Over an 18-month period (September 2006 - February 2008) 37 adult
patients (age range: 41-91 years) were diagnosed with IPD (Streptococcus
pneumoniae isolated from normally sterile sites including blood, joint
fluid and CSF). Pneumonia was the predominant clinical focus (n=34), two
patients had pneumococcal septic arthritis and one case had meningitis.

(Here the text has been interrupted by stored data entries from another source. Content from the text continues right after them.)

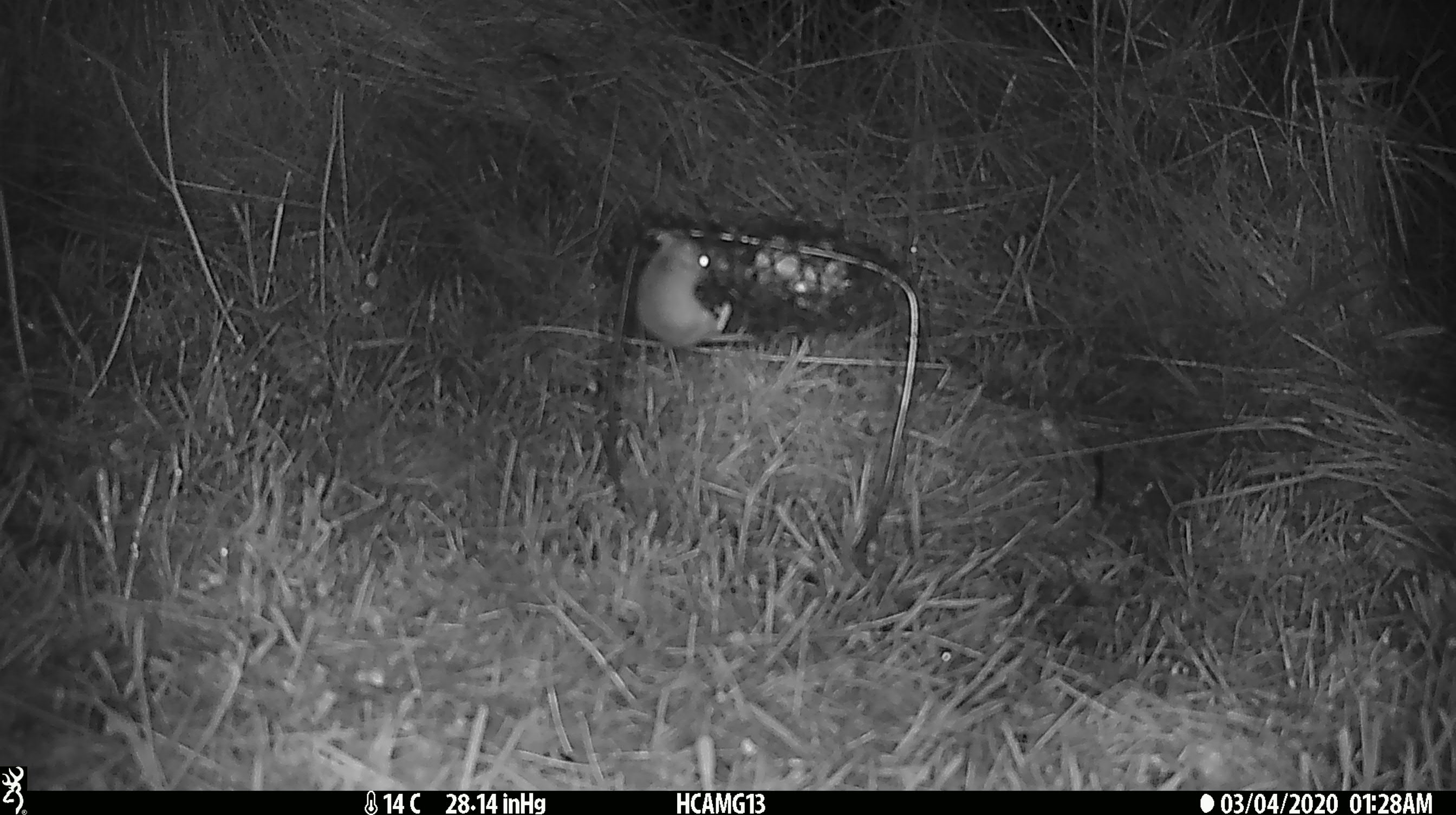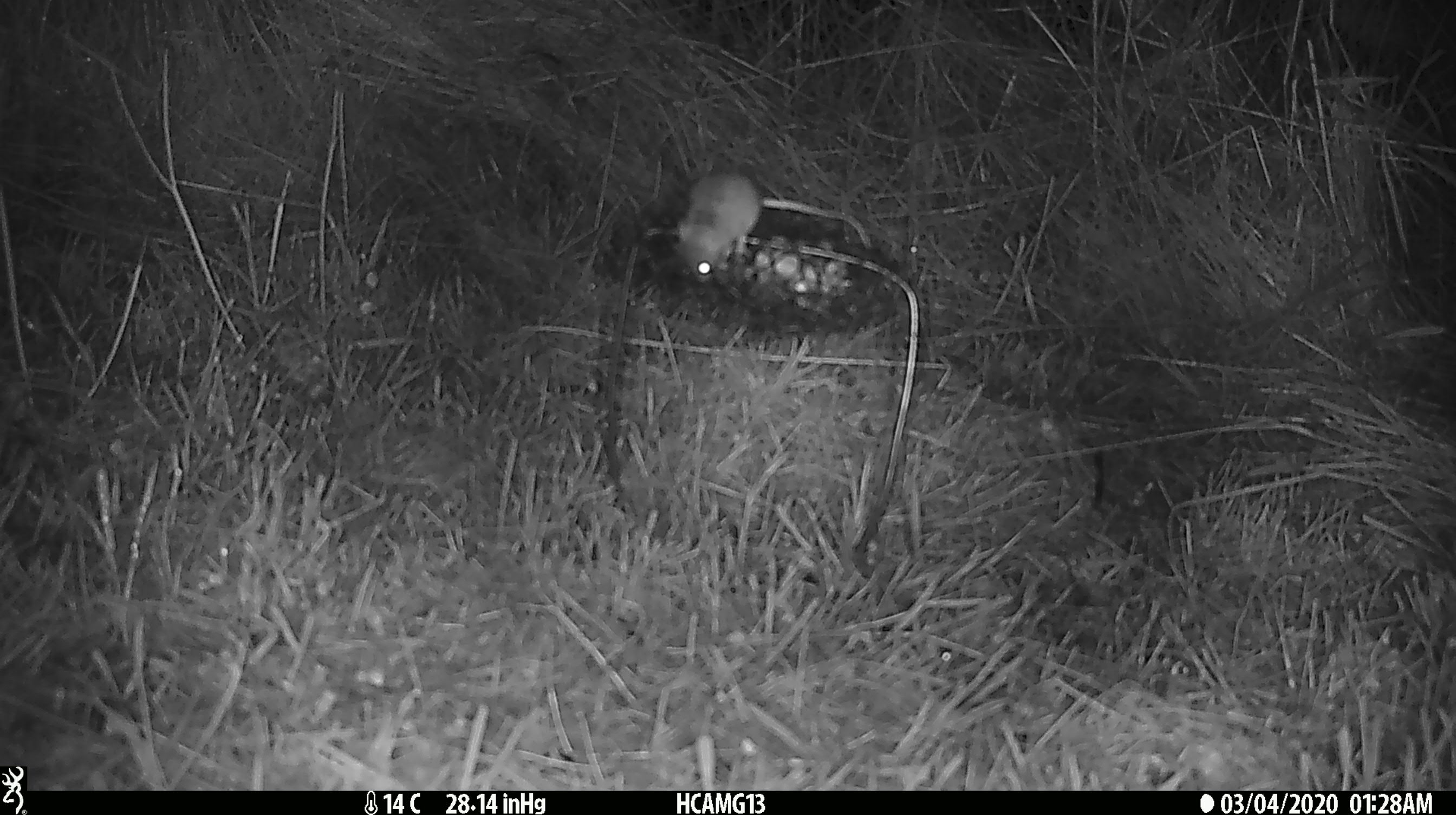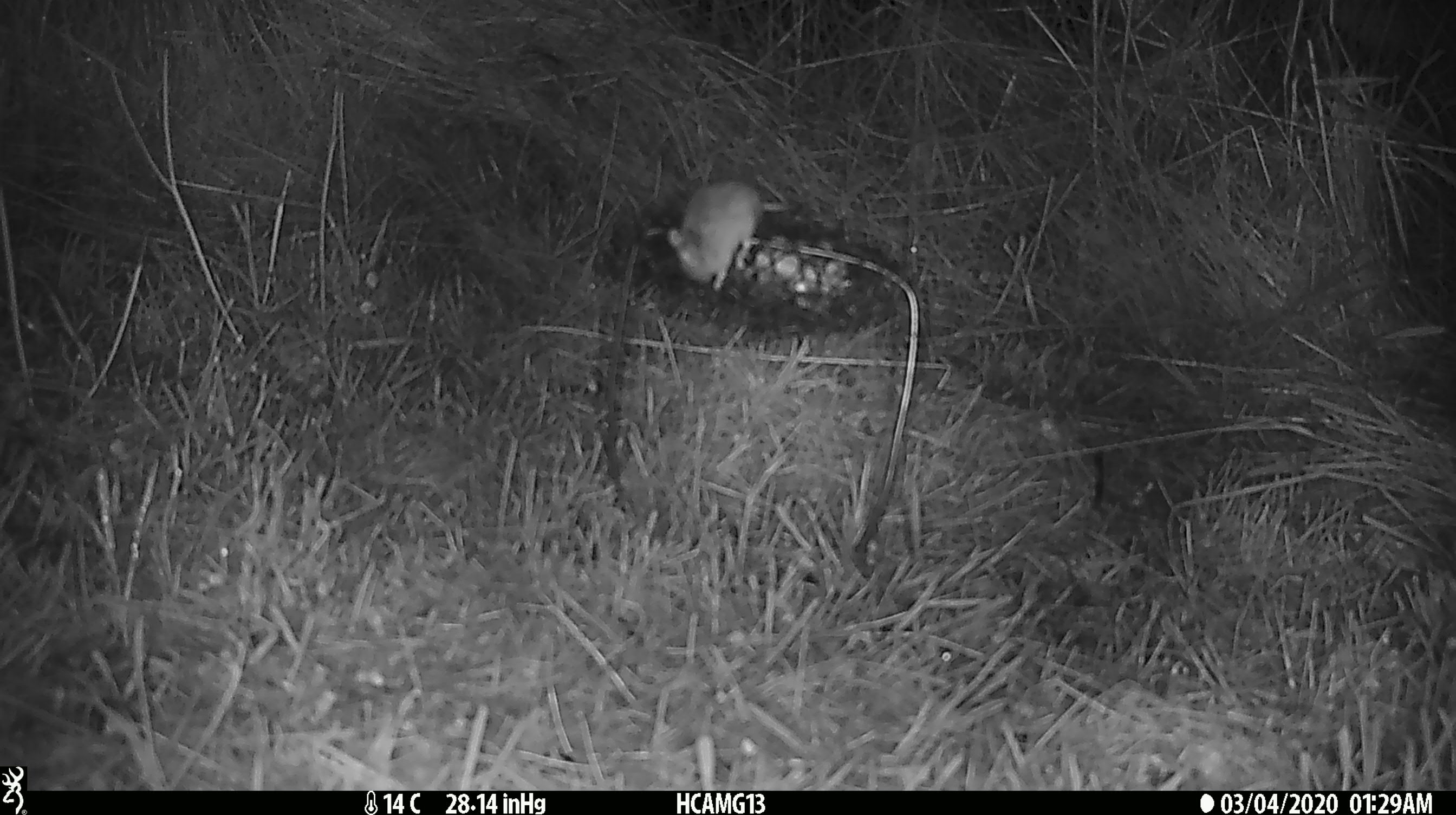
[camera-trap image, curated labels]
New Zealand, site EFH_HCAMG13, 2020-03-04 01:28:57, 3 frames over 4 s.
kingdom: Animalia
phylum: Chordata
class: Mammalia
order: Rodentia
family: Muridae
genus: Mus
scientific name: Mus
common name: mouse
Mouse (Mus).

31 study patients satisfied DOH criteria for prior PPV immunisation
(25 over the age of 65 years). Vaccination status was available for 28 of
these patients, of whom 17 had received the 23-valent PPV and 11 patients
had never been immunised. Within the sub-group of 17 vaccinated cases, 15
patients had invasive infection due to a recognised serotype contained
within the 23-valent PPV, implying failure of the vaccine in preventing
invasive pneumococcal disease in these patients. Of the 11 unvaccinated
patients nine had clinical isolates of known serogroups contained within
PPV. Thus in total 24 out of 28 patients had invasive disease due to
current PPV serotypes.

Prior to conducting this audit we perceived that the majority of
patients admitted with proven pneumococcal disease would not have been
vaccinated. Results surprisingly demonstrated that, despite being
vaccinated, many patients were not sufficiently protected against
serotypes contained within the 23-valent vaccine and subsequently had
proven pneumococcal infection. In contrast to the work of Marayuma et al,
our study concludes that the efficacy of 23-valent PPV was suboptimal.

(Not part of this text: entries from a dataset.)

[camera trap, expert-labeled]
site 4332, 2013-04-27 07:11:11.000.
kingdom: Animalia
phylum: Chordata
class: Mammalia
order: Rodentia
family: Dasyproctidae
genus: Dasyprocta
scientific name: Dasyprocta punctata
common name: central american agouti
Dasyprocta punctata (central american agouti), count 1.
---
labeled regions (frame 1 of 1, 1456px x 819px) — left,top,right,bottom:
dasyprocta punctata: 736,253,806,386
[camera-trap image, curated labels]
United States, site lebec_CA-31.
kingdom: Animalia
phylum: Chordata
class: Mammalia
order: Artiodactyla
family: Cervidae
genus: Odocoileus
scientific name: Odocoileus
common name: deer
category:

Unlike conjugate vaccines, it is well recognised that polysaccharide
vaccines do not promote immunological memory or provide long-lasting
protection.(4) Pneumococcal disease has considerable impact on hospital
activity, especially during winter months. Our study suggests that further
work is required to establish a superior vaccination strategy, in adults,
against this significant pathogen.

References

1. Takaya Marayuma, Osamu Taguchi, Michael S Niederman et al.
Efficacy of 23-valent pneumococcal vaccine in preventing pneumonia and
improving survival in nursing home residents: double blind, randomised and
placebo controlled trial. BMJ 2010;340:c1004

2. http://www.hpa.org.uk/web

3. Salisbury, Ramsay, Noakes. DOH 2006. Immunisation Against
Infectious Disease (The Green Book)

4. Musher DM, Rueda AM, Nahm MH et al. Initial and subsequent
response to pneumococcal polysaccharide and protein-conjugate vaccines
administered sequentially to adults who have recovered from pneumococcal
pneumonia. J Infect Dis 2008 Oct 1;198(7):1019-27

Competing interests:
None declared

Competing interests: No competing interests

25 March 2010
Karen M Fay
ST2 Medicine (previously F2 Medical Microbiology)
Cecilia M Jukka, Judith A Bowley and David R Bramhall.
Southport and Ormskirk NHS Trust, Southport, PR8 6PN.